_Directions_
Provide the count of lines below where "this" occurs, with no other output.

_Stored data entries_
━━━━━━

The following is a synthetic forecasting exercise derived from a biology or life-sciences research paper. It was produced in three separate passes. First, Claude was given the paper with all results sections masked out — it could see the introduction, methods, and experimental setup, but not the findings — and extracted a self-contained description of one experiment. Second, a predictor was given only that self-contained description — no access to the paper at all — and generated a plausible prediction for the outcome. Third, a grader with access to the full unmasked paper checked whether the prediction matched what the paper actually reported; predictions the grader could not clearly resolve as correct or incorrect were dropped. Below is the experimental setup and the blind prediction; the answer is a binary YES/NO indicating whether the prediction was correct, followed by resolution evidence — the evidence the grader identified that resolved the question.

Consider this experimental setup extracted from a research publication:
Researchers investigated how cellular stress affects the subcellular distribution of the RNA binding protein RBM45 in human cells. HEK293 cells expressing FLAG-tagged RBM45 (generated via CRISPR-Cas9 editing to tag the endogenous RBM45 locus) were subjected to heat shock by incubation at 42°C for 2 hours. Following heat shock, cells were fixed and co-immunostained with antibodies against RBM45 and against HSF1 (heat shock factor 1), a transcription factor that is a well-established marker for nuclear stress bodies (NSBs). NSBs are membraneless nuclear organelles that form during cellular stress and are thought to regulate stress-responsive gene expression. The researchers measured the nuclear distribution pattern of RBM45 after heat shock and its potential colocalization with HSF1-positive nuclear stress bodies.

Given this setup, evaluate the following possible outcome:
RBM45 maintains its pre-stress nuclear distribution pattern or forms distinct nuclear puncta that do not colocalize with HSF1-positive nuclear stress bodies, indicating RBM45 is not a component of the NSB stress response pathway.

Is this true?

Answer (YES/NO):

━━━━━━

_Answer for the task_
3